Friday, October 16, 2015

Father’s Office (Santa Monica)

Father's knows best?

Welcome to the land of ketchup exile. Chef Sang Yoon enforced a strict code of, “You’ll eat it and like it.” As in do not touch, sully, or sabotage. Yoon fitted Father’s burger to his exact specifications and that meant no ketchup on the premises. Inserting that type of personal perspective was akin to adding a blob of paint to a Degas or editing a piece by Vonnegut. It just wasn’t done.

Actually, it was almost as if Father’s Office was daring you to give him lip about the way he ran things – starting out with getting physically barred at the door by a bouncer’s stiff arm until your ID was checked (21 and up, even during the daytime) or ordering food through the bartenders, who were already busy slinging beers, so you’d have to wait until they got to you.

If you didn’t like it, then leave. They dared ya.

But it was obvious there was heart beneath the tough bravado and a homespun intimacy to the place - bare bones with a handful of wooden tables and chairs; a raw plank designated as the bar. I think the idea was that if you were willing to stick around through a little abuse and minimal fanfare, then Father’s would agree to feed you. We came for the much talked about burger, but I was already coveting other items like the lamb skewers with Japanese eggplant, goat cheese gratin, and spicy, oatmeal stout ribs with orange blossom honey glaze.
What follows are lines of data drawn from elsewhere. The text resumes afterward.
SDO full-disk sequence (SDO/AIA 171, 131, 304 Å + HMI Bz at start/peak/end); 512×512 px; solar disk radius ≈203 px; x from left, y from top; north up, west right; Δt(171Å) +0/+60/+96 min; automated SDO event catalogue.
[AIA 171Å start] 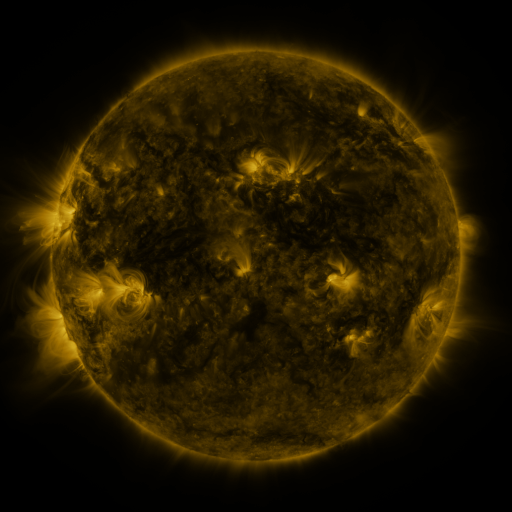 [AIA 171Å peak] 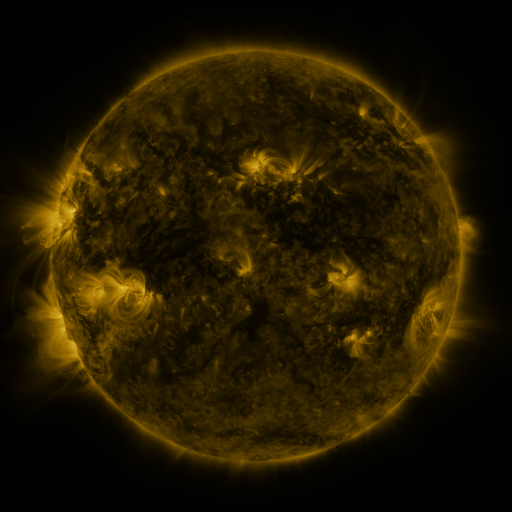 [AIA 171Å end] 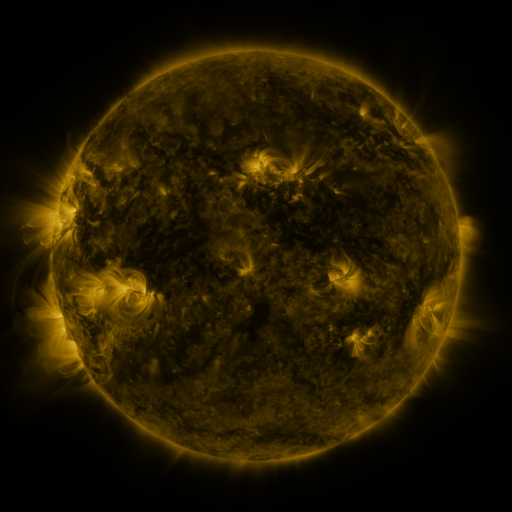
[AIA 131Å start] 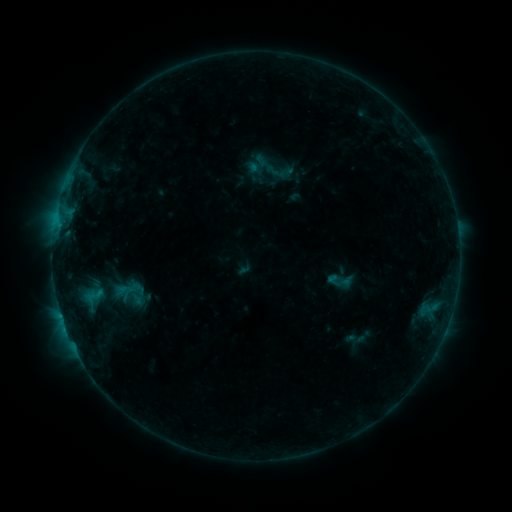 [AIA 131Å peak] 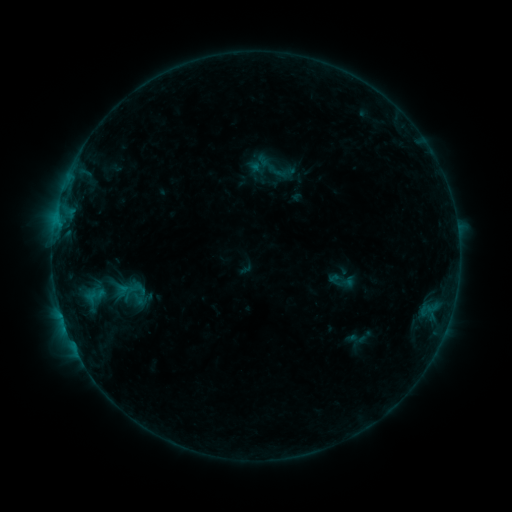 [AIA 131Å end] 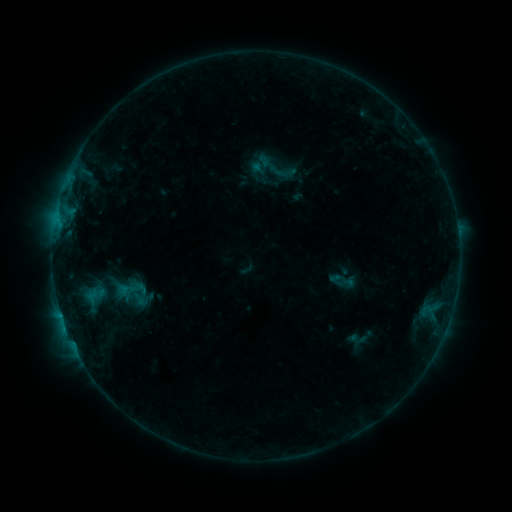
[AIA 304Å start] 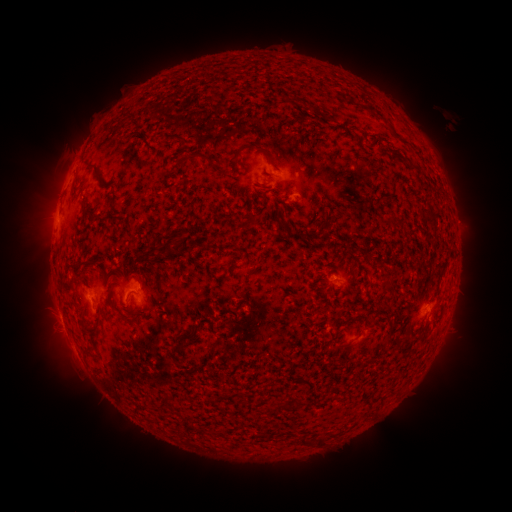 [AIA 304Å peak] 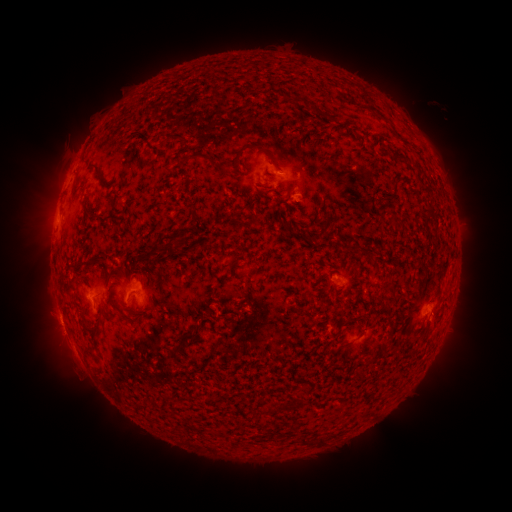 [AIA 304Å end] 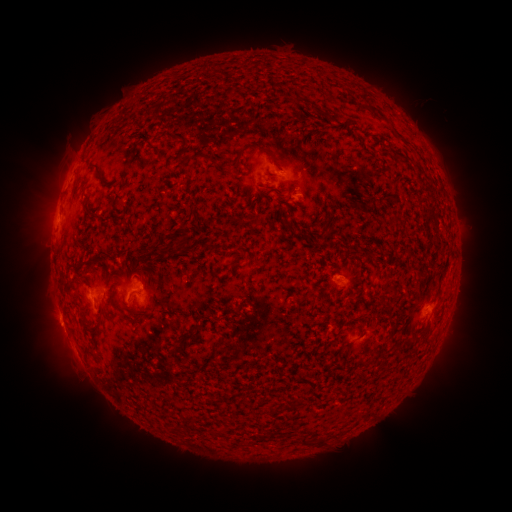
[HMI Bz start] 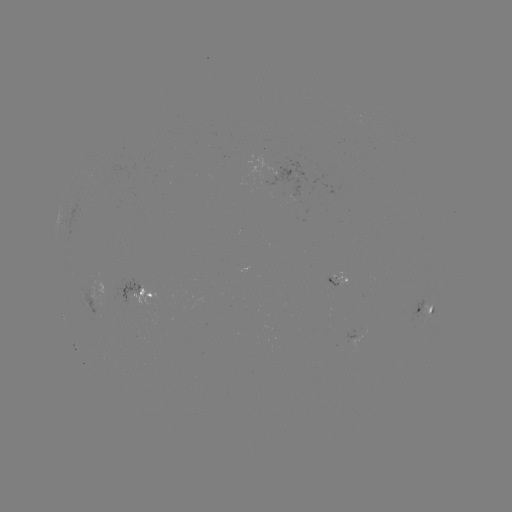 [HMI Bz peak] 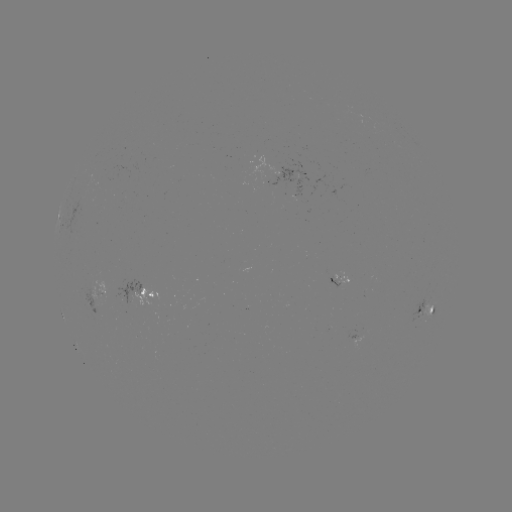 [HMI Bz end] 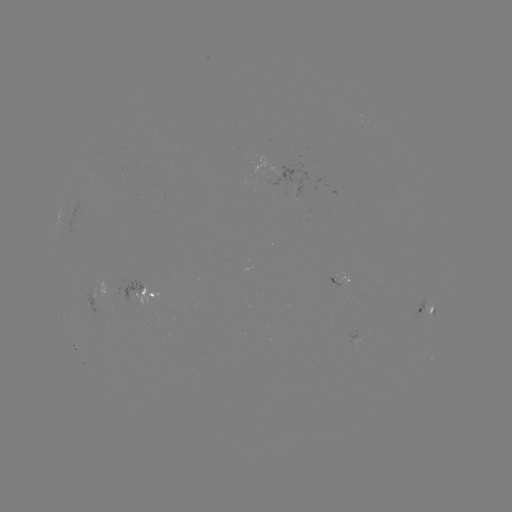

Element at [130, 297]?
emerging-flux region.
Burger (and frites served with garlic, parsley aioli): Caramelized onion, applewood bacon, Gruyere, Maytag blue cheese, arugula

I ordered my burger medium rare, but would probably go for medium next time – a little bloody for my liking, but the quality of beef was so extraordinary that I didn’t mind. A thin patty of caramelized onions seated itself atop the meat like a sweet and savory settee, making it clear why the synthetic sugars of ketchup weren't necessary. Peppery sprigs of arugula blossomed between sticks of bacon and pungent blooms of blue cheese for a bouquet of bold flavors, thoughtfully arranged with all the spontaneity of an English garden.

My only complaint was the choice of bun - some type of French roll that dissolved into a soggy wet-nap due to the burger's juicy center. Besides that, I had to admit it was one damn, good burger. The best burger? I wasn’t sure whether I was ready to call Father’s daddy just yet.

Tuesday, October 6, 2015

Dede’s Teajuice City (San Diego)

Getting Schooled on Szechuan

I had to admit, I got a little nervous when I heard we were having cold, pigs' ears. All I could picture was gnawing on a chewy piece of cartilage and looking for the closest napkin to discreetly spit it out in. But to my surprise, when the ear appeared in a pickled pile of mismatched meats and greens, it ended up becoming my favorite plate of the night.

My culinary guides knew exactly what to order at Dede's, including this concoction from "the cold box", a refrigerated display case, flaunting its wares and offering an assortment of paper thin slices of pigs’ ears, tripe, spiced brisket, and housemade pickles, along with some sort of chopped greens that were snappish, stemmed and leafy (but not bok choy). It was all tossed together in a meaty salad of vinegar and greens, a Szechuan specialty that immediately became my favorite.

This life-changing appetizer was followed with a hot pot of seasoned beef, scallion pancakes, leek dumplings, and dan dan noodles (squat noodles covered in a thick, fiery paste with a texture similar to peanut butter). Every selection was a success, and somewhat unexpected coming out of this nondescript kitchen planted in a square plot of strip mall; its dining room wallpapered in plastic menus and outfitted with uncomfortable, metal-framed chairs.

Our meal ended with a complimentary plate of melon and it was a gesture that matched the mood of the meal - a refreshing surprise. Especially when it came to that cold, meat plate. I never imagined that pigs’ ears and pickles could have such a symbiotic relationship (now I knew why pickled pigs' feet were so popular!). 

Besides performing phenomenal food feats, the tangible enthusiasm of the staff transmitted like radio waves through the kitchen to its dining room, and Dede's taught me two very important lessons:

1) Pigs' ears were perfection at any temperature.
2) Never judge a Szechuan by its strip mall.